MATERIAL SUPPLIED:

BEGIN

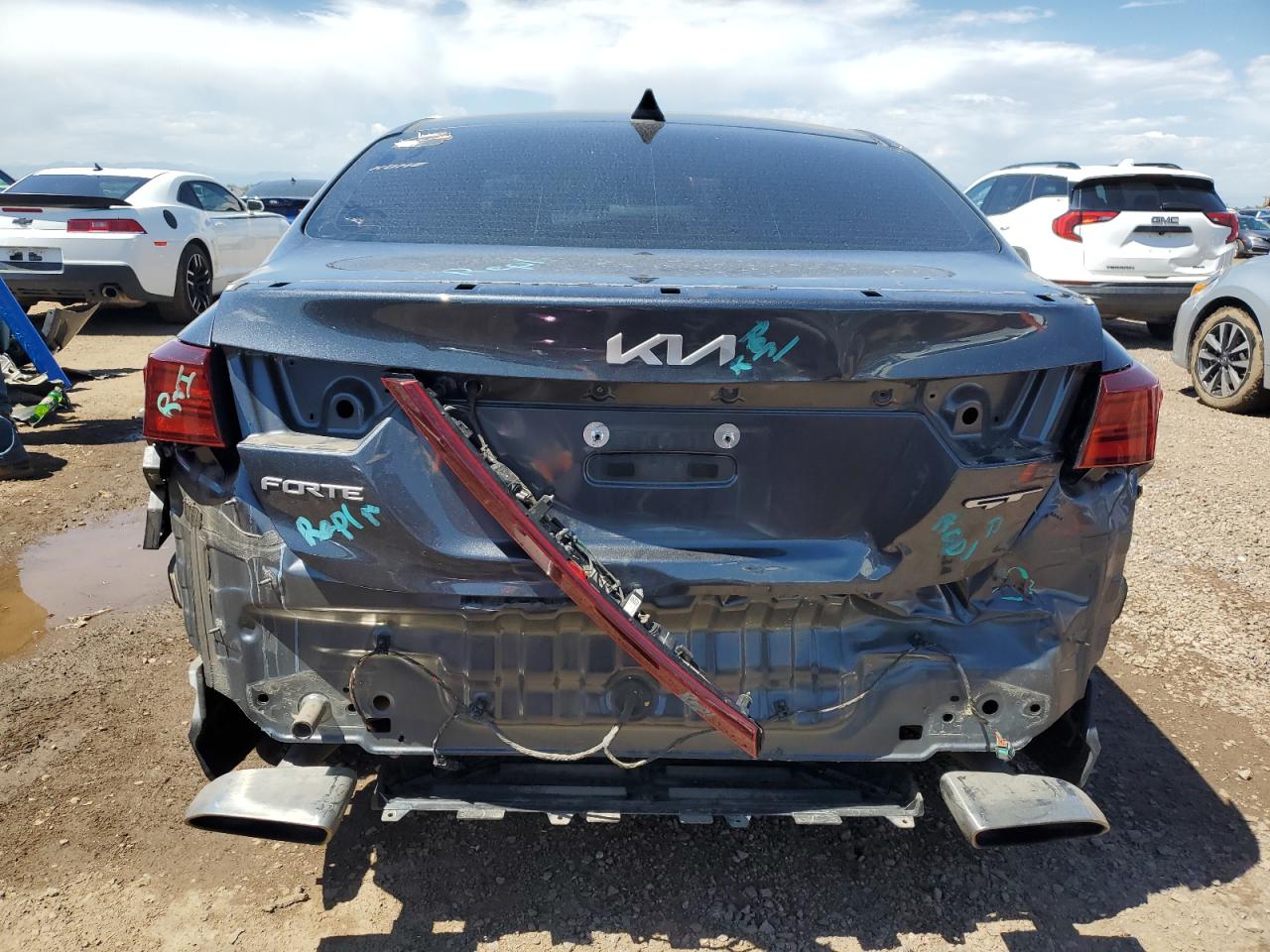2023 Kia Forte Gt VIN: 3KPF44AC9PE604517 Lot: 69033635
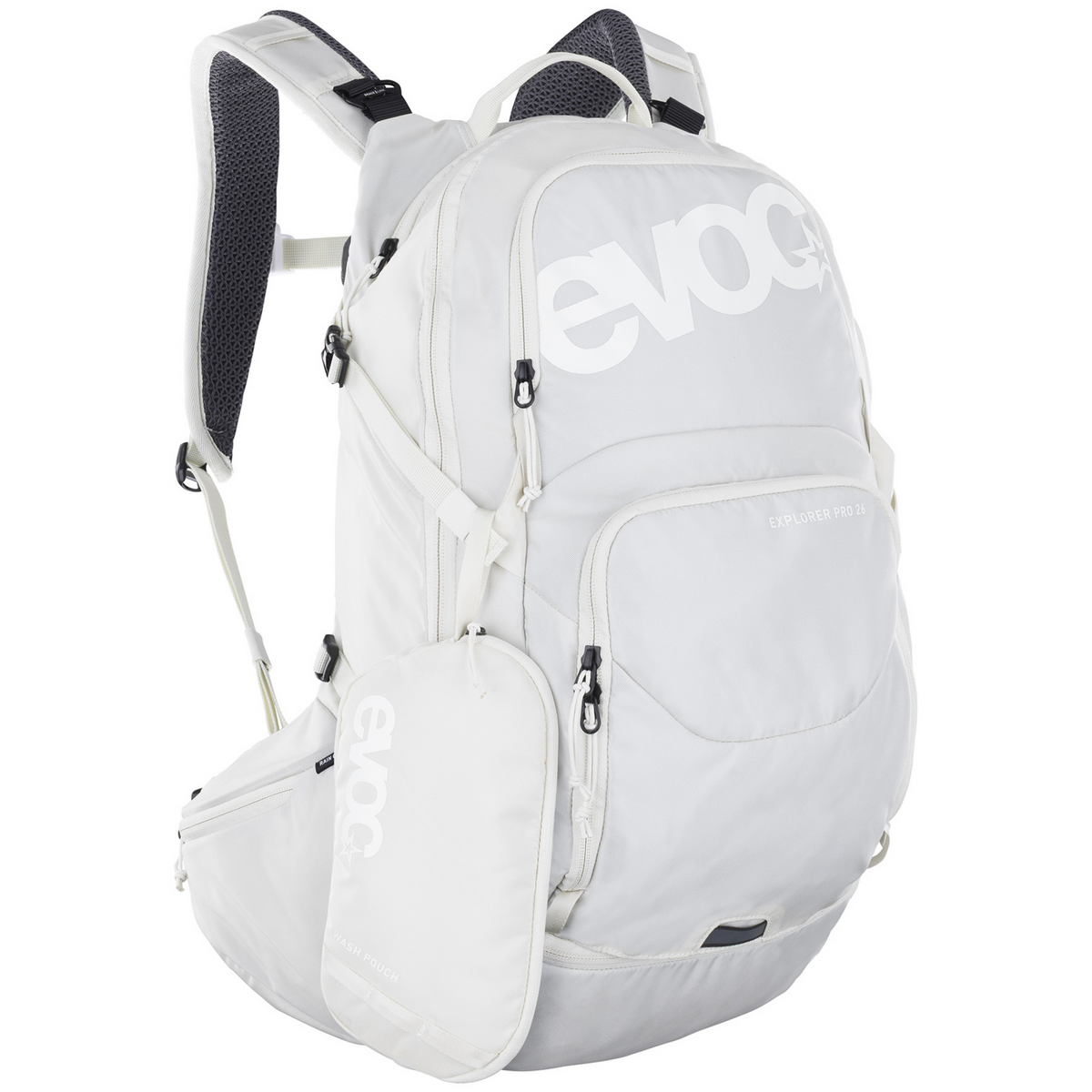 Evoc Explorer Pro 26L Fahrradrucksack in WEISS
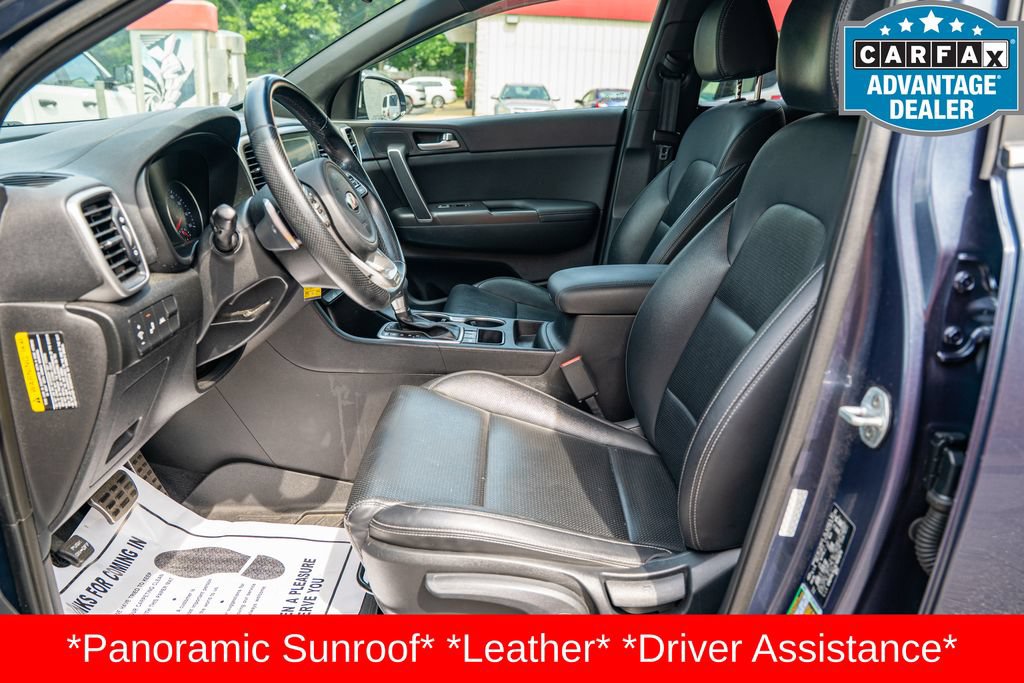 Used 2020 Kia Sportage S w/ S Sunroof Package AWD/4WD image 15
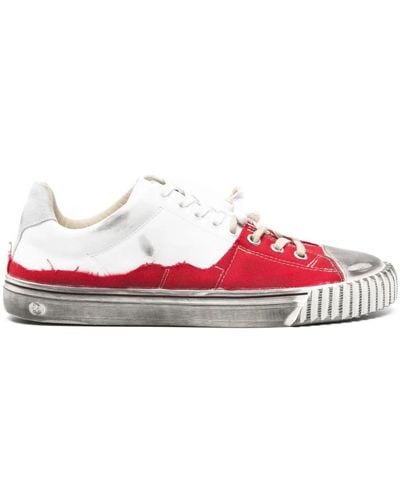 Maison Margiela Trainers - Red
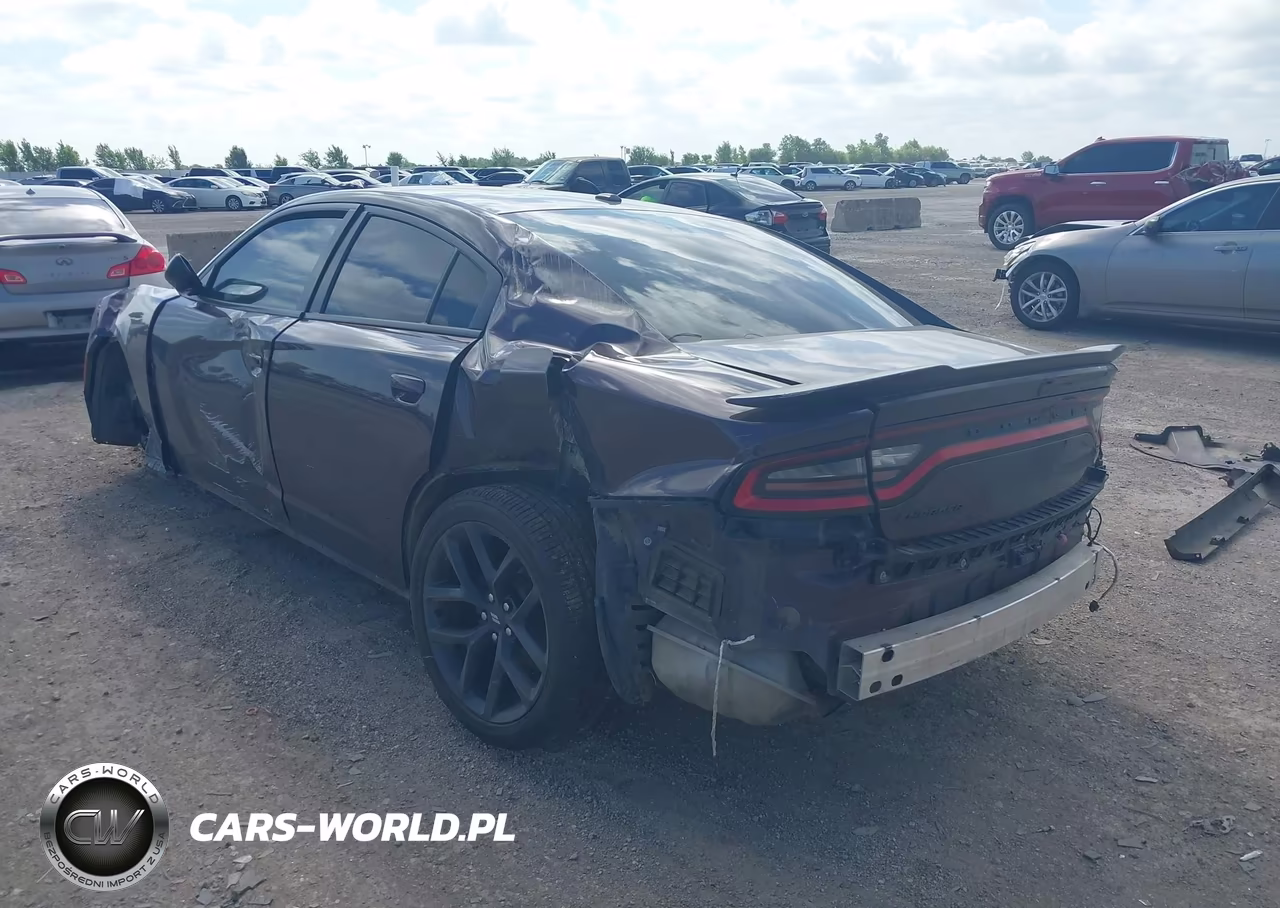 2021 Dodge Charger Sxt Rwd VIN:2C3CDXBG7MH505950 - 3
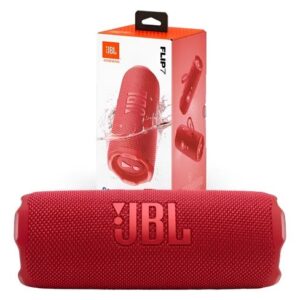 Parlante JBL BT Flip 7 Red  Rojo 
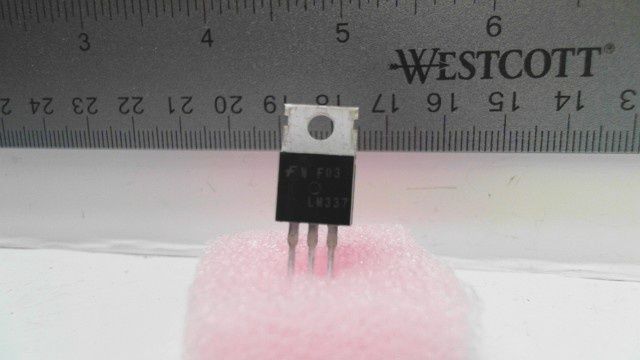 Adjustable Linear Voltage Regulator - 1.2V to 37V negative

END

PROBLEM TO SOLVE:
Update the lines above so that each "Red" becomes "Blue" and everything else stays the same. Leave the pictures out of your answer.

RESPONSE:
2023 Kia Forte Gt VIN: 3KPF44AC9PE604517 Lot: 69033635
 Evoc Explorer Pro 26L Fahrradrucksack in WEISS
 Used 2020 Kia Sportage S w/ S Sunroof Package AWD/4WD image 15
 Maison Margiela Trainers - Blue
 2021 Dodge Charger Sxt Rwd VIN:2C3CDXBG7MH505950 - 3
 Parlante JBL BT Flip 7 Blue  Rojo 
 Adjustable Linear Voltage Regulator - 1.2V to 37V negative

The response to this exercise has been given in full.